Understanding Metrics¶
Load testing generates hundreds of metrics. Response times, throughput, error rates, server CPU, memory, database connections. All of it matters, but not equally. The metrics that matter most depend on what broke.
This guide explains WHY each metric exists, what trends reveal about your application, and how to interpret metric patterns to identify bottlenecks.
The Core Principle: Metrics Tell a Story¶
Metrics don't exist in isolation. They interact. Response times spike (symptom) because database CPU hit 100% (cause) because queries aren't indexed (root cause).
Your job: find the narrative. What happened? When? Why?
Example story:
| Metric | Trend | What It Means |
|---|---|---|
| Response Time | 100ms → 5000ms at 300 VUs | SYMPTOM: Performance degraded |
| Hits/sec | Increasing → Plateaued at 2500 | EVIDENCE: Server maxed out |
| Database CPU | 40% → 95% at 300 VUs | CAUSE: Database bottleneck |
| Slow Query Log | 10 queries taking > 2 seconds | ROOT CAUSE: Unindexed queries |
This is how you diagnose bottlenecks: metrics reveal the chain of cause and effect.
Metrics Hierarchy: What to Watch First¶
Not all metrics are equally important. Follow this priority:
Tier 1: User Experience (Watch First)¶
These metrics answer: Is the application fast enough for users?
| Metric | Target | Why It Matters |
|---|---|---|
| Response Time (avg) | < 2000ms | Users perceive anything > 2s as "slow" |
| Response Time (95th %ile) | < 3000ms | Worst-case user experience (5% of users wait this long) |
| Error Rate % | < 1% | Users see broken functionality |
If Tier 1 metrics are good, you're done. Users are happy. If not, move to Tier 2.
Tier 2: Throughput (Diagnose Capacity)¶
These metrics answer: Can the server handle the load?
| Metric | What to Watch | Why It Matters |
|---|---|---|
| Hits/sec | Should increase with VUs | Throughput plateau = server maxed out |
| Bandwidth (Mbps) | Should increase with VUs | Bandwidth plateau = network bottleneck |
| Virtual Users | Increasing as planned | VU plateau = engine overloaded |
If throughput plateaus while VUs keep increasing, the server is maxed out.
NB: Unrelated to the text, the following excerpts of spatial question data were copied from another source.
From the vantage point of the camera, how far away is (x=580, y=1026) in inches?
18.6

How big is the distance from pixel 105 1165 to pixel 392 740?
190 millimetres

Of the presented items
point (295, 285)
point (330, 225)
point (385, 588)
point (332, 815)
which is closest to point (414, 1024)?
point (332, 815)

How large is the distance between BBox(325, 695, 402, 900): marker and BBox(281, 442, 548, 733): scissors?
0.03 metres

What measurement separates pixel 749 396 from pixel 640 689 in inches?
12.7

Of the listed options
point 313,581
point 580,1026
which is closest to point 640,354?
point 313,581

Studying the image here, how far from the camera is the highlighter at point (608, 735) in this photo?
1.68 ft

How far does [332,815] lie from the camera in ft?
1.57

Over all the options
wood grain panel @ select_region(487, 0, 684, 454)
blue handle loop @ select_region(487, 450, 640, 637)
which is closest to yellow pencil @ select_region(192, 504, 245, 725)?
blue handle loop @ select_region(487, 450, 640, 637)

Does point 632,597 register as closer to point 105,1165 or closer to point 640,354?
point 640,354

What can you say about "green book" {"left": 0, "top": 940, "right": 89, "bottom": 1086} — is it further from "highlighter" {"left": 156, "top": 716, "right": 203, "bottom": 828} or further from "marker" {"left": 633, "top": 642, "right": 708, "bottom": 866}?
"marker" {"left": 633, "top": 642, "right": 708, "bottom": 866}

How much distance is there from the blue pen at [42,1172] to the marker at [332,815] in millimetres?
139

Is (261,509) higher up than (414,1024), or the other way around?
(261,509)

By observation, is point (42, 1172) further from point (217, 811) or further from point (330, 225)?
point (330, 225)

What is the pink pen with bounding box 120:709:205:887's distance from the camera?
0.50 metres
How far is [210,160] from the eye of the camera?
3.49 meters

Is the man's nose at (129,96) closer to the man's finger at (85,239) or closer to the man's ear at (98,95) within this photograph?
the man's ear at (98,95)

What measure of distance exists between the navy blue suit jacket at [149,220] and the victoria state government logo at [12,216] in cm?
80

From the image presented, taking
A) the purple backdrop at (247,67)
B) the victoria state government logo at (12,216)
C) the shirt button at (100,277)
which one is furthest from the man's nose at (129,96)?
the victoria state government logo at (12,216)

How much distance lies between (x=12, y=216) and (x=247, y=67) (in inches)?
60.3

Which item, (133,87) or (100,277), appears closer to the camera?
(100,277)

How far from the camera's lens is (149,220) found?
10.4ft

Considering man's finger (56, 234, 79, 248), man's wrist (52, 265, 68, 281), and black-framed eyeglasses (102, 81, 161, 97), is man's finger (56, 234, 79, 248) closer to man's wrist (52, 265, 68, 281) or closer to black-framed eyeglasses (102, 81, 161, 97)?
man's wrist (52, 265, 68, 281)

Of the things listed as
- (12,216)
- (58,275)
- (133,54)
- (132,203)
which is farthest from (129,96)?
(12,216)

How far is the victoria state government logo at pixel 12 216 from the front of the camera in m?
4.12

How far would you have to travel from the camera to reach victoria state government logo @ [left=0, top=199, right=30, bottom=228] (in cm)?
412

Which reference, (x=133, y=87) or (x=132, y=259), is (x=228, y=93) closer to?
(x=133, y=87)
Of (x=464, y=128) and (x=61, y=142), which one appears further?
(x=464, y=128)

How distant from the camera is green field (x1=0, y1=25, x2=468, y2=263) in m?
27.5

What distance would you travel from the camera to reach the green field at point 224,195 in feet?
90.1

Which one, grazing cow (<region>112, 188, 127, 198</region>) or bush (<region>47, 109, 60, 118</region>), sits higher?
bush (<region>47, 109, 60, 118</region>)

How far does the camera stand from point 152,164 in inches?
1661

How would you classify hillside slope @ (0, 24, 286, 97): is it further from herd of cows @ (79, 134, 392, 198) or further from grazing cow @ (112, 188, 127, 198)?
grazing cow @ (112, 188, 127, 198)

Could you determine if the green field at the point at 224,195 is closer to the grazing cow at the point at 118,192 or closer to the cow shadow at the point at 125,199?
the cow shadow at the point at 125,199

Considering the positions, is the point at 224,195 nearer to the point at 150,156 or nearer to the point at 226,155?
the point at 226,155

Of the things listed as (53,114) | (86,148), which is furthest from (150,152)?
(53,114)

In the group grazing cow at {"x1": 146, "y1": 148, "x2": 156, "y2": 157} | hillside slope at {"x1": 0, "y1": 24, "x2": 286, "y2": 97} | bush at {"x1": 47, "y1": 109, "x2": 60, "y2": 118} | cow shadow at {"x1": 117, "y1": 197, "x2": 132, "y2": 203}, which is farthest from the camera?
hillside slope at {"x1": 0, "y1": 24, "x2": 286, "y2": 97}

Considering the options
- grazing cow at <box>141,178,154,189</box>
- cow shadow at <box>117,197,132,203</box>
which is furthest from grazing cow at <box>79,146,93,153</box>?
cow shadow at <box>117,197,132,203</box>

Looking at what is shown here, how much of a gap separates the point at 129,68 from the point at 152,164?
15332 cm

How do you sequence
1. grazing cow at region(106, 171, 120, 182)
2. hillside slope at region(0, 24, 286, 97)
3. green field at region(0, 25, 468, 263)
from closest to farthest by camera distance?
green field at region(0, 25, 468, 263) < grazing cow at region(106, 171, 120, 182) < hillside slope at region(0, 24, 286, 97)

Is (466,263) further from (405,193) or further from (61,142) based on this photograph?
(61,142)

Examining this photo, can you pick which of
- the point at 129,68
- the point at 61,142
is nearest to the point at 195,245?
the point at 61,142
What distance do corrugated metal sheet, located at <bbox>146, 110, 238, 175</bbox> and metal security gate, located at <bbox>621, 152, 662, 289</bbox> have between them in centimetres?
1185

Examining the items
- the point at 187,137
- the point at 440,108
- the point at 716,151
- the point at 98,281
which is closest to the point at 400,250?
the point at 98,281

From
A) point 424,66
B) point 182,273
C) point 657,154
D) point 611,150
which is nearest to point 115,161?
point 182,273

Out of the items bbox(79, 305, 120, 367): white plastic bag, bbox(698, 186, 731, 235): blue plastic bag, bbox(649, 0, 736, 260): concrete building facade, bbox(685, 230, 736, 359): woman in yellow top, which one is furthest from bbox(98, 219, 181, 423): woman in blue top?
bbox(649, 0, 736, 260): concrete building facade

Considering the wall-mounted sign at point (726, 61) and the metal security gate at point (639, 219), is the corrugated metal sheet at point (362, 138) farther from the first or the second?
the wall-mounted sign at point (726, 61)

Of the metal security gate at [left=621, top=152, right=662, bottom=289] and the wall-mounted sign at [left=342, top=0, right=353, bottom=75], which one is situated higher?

Check Tier 3 to find WHY.
Tier 3: Server Resources (Find Bottleneck)¶
These metrics answer: Which resource is limiting performance?
| Metric | Red Flag | What It Means |
|---|---|---|
| Server CPU % | > 90% | CPU bottleneck (optimize code or add CPU) |
| Server Memory % | > 95% | Memory bottleneck or leak |
| Database CPU % | > 90% | Database bottleneck (optimize queries) |
| Database Connections | = Max pool size | Connection pool exhausted |
| Disk I/O % | > 90% | Disk bottleneck (slow storage) |
| Network Bandwidth | = NIC capacity | Network bottleneck (upgrade NIC) |
Whichever hits 100% first is the bottleneck. Fix that resource before scaling further.
Key Metrics in Detail¶
Response Time: The Primary Performance Metric¶
What it measures: Time from sending HTTP request to receiving complete response (network latency + server processing + data transfer).
Why it matters: This is what users experience. All other metrics are diagnostic tools. Response time is the truth.
What "good" looks like:
| Application Type | Good | Acceptable | Slow |
|---|---|---|---|
| Static content (images, CSS, JS) | < 100ms | < 500ms | > 500ms |
| Dynamic pages (HTML with DB queries) | < 500ms | < 2000ms | > 2000ms |
| API calls (simple) | < 200ms | < 1000ms | > 1000ms |
| Complex operations (reports, batch jobs) | < 2000ms | < 5000ms | > 5000ms |
These are guidelines. Your application's acceptable response times depend on what your users will tolerate.
Interpreting Response Time Trends¶
Pattern 1: Flat Line (Ideal)
Response Time (ms)
200 |████████████████████████████████
|
0 +--------------------------------
0 100 200 300 400 500 (VUs)
What this means: Server has capacity to spare. Response times don't degrade as load increases.
Why this happens: Server resources (CPU, memory, database) are underused (e.g., CPU at 40%).
What to do: Keep ramping VUs to find the capacity limit.
Pattern 2: Gradual Increase (Normal)
Response Time (ms)
800 | ██████████
600 | ████████
400 | ████████
200 |██████
+----------------------------------
0 100 200 300 400 500 (VUs)
What this means: Performance degrades proportionally with load. This is NORMAL for most applications.
Why this happens: Resource contention increases as VUs increase (more database connections, more CPU threads, more memory usage).
What to do: Acceptable if response times stay under business requirements (e.g., < 2000ms). If degradation is too steep, investigate resource bottlenecks.
Pattern 3: Sharp Spike (Capacity Exceeded)
Response Time (ms)
8000| ████
2000| ████
500| ████████
100|████████
+----------------------------
0 100 200 300 400 (VUs)
What this means: Hard limit reached. Response times jumped from 500ms to 8000ms at ~350 VUs.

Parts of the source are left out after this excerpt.